Baleado na cabeça durante uma tentativa de fuga no Instituto Penal Antônio Trindade (Ipat) nesta quinta-feira (15), o detento Aslan Charles Martins Silveira, 29, disse quando foi preso, em julho deste ano, que o mundo do crime era "ilusão".

A declaração foi gravada em vídeo por policiais no momento da prisão de Aslan por tráfico de drogas no bairro Jorge Teixeira, Zona Leste de Manaus. Ele possuía uma tatuagem no peito com a descrição Família do Norte, conhecida como FDN.

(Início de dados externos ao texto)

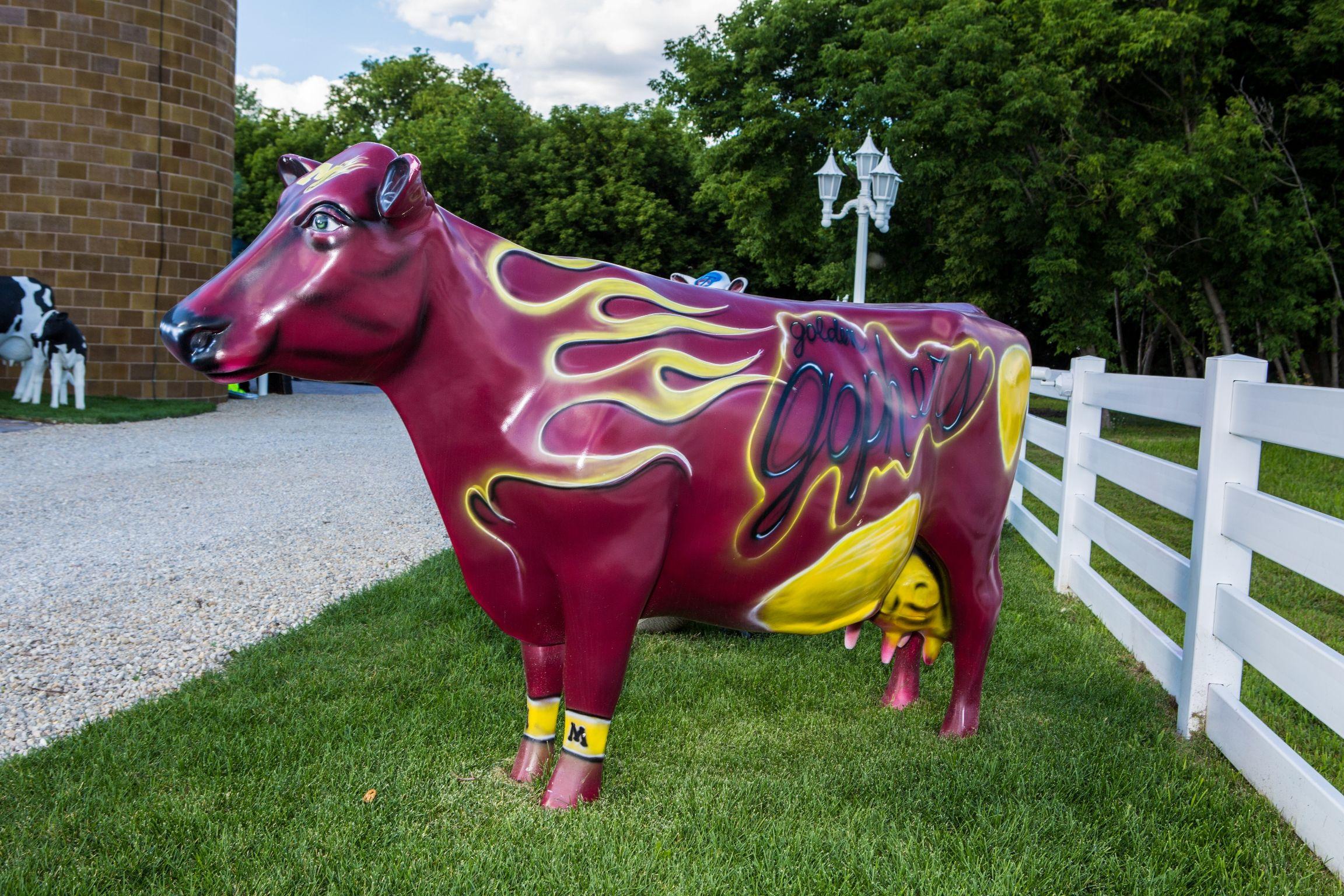 Minnesota Gophers Cow Cow, Minnesota gophers, Animals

Na ocasião, Aslan, que estava com 30 porções de maconha, afirmou que as facções criminosas FDN e PCC não passam de "fachada e ilusão". E disse que "tudo é caixão e vela preta", que significa a morte. Ele declarou também que não participava de nenhuma facção. “Não participo de mais nenhuma”, disse à época. Ao ser questionado sobre a tatuagem, Aslan disse que se tratava de uma "teleguiação".

Em setembro do ano passado, ele havia sido preso por suspeita de assalto a uma academia de musculação.

Aslan e comparsa durante a prisão de setembro de 2014

Durante o assalto, duas pessoas foram feitas de reféns por duas horas, no bairro Armando Mendes, Zona Leste. 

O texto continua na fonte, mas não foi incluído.